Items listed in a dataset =
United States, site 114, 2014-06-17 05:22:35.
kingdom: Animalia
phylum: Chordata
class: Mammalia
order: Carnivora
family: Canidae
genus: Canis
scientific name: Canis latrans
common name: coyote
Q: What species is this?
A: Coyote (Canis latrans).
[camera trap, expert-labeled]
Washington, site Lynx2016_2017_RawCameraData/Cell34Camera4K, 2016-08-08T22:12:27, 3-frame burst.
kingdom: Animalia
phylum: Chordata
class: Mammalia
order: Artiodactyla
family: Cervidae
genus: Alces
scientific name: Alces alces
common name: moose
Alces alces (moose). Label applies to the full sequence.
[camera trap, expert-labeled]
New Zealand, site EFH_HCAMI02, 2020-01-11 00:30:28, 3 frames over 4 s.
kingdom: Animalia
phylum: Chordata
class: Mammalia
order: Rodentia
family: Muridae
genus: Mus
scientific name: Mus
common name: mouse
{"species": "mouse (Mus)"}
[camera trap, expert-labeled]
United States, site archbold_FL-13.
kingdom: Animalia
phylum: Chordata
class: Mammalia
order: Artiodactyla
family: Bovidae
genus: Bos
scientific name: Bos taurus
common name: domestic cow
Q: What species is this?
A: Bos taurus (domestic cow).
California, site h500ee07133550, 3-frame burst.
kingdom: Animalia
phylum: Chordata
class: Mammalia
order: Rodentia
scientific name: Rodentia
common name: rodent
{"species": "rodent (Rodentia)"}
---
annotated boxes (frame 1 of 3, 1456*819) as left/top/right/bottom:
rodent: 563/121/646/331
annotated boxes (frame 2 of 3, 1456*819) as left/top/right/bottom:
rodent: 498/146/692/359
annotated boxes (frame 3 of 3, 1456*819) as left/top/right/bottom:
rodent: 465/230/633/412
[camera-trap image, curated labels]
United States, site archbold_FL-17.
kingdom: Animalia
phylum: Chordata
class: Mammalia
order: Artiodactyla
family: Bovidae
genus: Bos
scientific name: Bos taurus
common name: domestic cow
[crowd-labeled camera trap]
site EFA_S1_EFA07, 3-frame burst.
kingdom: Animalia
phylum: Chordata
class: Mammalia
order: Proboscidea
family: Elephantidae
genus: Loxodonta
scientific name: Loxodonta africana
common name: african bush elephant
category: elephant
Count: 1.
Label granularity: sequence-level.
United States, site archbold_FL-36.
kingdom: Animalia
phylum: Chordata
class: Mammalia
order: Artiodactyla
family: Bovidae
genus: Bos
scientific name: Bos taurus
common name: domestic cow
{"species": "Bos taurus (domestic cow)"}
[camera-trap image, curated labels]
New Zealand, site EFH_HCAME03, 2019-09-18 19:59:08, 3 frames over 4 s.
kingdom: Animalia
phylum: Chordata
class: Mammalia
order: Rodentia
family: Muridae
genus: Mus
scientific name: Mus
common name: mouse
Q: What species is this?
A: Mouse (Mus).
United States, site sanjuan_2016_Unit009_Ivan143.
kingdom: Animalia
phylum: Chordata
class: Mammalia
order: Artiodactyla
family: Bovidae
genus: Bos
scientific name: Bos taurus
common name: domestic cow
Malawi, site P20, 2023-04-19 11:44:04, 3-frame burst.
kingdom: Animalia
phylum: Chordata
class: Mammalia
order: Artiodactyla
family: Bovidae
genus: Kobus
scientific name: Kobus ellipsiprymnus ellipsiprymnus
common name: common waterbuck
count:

Work request =
All the data must be duplicated exactly, with nothing added or removed.

Output below =
United States, site 114, 2014-06-17 05:22:35.
kingdom: Animalia
phylum: Chordata
class: Mammalia
order: Carnivora
family: Canidae
genus: Canis
scientific name: Canis latrans
common name: coyote
Q: What species is this?
A: Coyote (Canis latrans).
[camera trap, expert-labeled]
Washington, site Lynx2016_2017_RawCameraData/Cell34Camera4K, 2016-08-08T22:12:27, 3-frame burst.
kingdom: Animalia
phylum: Chordata
class: Mammalia
order: Artiodactyla
family: Cervidae
genus: Alces
scientific name: Alces alces
common name: moose
Alces alces (moose). Label applies to the full sequence.
[camera trap, expert-labeled]
New Zealand, site EFH_HCAMI02, 2020-01-11 00:30:28, 3 frames over 4 s.
kingdom: Animalia
phylum: Chordata
class: Mammalia
order: Rodentia
family: Muridae
genus: Mus
scientific name: Mus
common name: mouse
{"species": "mouse (Mus)"}
[camera trap, expert-labeled]
United States, site archbold_FL-13.
kingdom: Animalia
phylum: Chordata
class: Mammalia
order: Artiodactyla
family: Bovidae
genus: Bos
scientific name: Bos taurus
common name: domestic cow
Q: What species is this?
A: Bos taurus (domestic cow).
California, site h500ee07133550, 3-frame burst.
kingdom: Animalia
phylum: Chordata
class: Mammalia
order: Rodentia
scientific name: Rodentia
common name: rodent
{"species": "rodent (Rodentia)"}
---
annotated boxes (frame 1 of 3, 1456*819) as left/top/right/bottom:
rodent: 563/121/646/331
annotated boxes (frame 2 of 3, 1456*819) as left/top/right/bottom:
rodent: 498/146/692/359
annotated boxes (frame 3 of 3, 1456*819) as left/top/right/bottom:
rodent: 465/230/633/412
[camera-trap image, curated labels]
United States, site archbold_FL-17.
kingdom: Animalia
phylum: Chordata
class: Mammalia
order: Artiodactyla
family: Bovidae
genus: Bos
scientific name: Bos taurus
common name: domestic cow
[crowd-labeled camera trap]
site EFA_S1_EFA07, 3-frame burst.
kingdom: Animalia
phylum: Chordata
class: Mammalia
order: Proboscidea
family: Elephantidae
genus: Loxodonta
scientific name: Loxodonta africana
common name: african bush elephant
category: elephant
Count: 1.
Label granularity: sequence-level.
United States, site archbold_FL-36.
kingdom: Animalia
phylum: Chordata
class: Mammalia
order: Artiodactyla
family: Bovidae
genus: Bos
scientific name: Bos taurus
common name: domestic cow
{"species": "Bos taurus (domestic cow)"}
[camera-trap image, curated labels]
New Zealand, site EFH_HCAME03, 2019-09-18 19:59:08, 3 frames over 4 s.
kingdom: Animalia
phylum: Chordata
class: Mammalia
order: Rodentia
family: Muridae
genus: Mus
scientific name: Mus
common name: mouse
Q: What species is this?
A: Mouse (Mus).
United States, site sanjuan_2016_Unit009_Ivan143.
kingdom: Animalia
phylum: Chordata
class: Mammalia
order: Artiodactyla
family: Bovidae
genus: Bos
scientific name: Bos taurus
common name: domestic cow
Malawi, site P20, 2023-04-19 11:44:04, 3-frame burst.
kingdom: Animalia
phylum: Chordata
class: Mammalia
order: Artiodactyla
family: Bovidae
genus: Kobus
scientific name: Kobus ellipsiprymnus ellipsiprymnus
common name: common waterbuck
count:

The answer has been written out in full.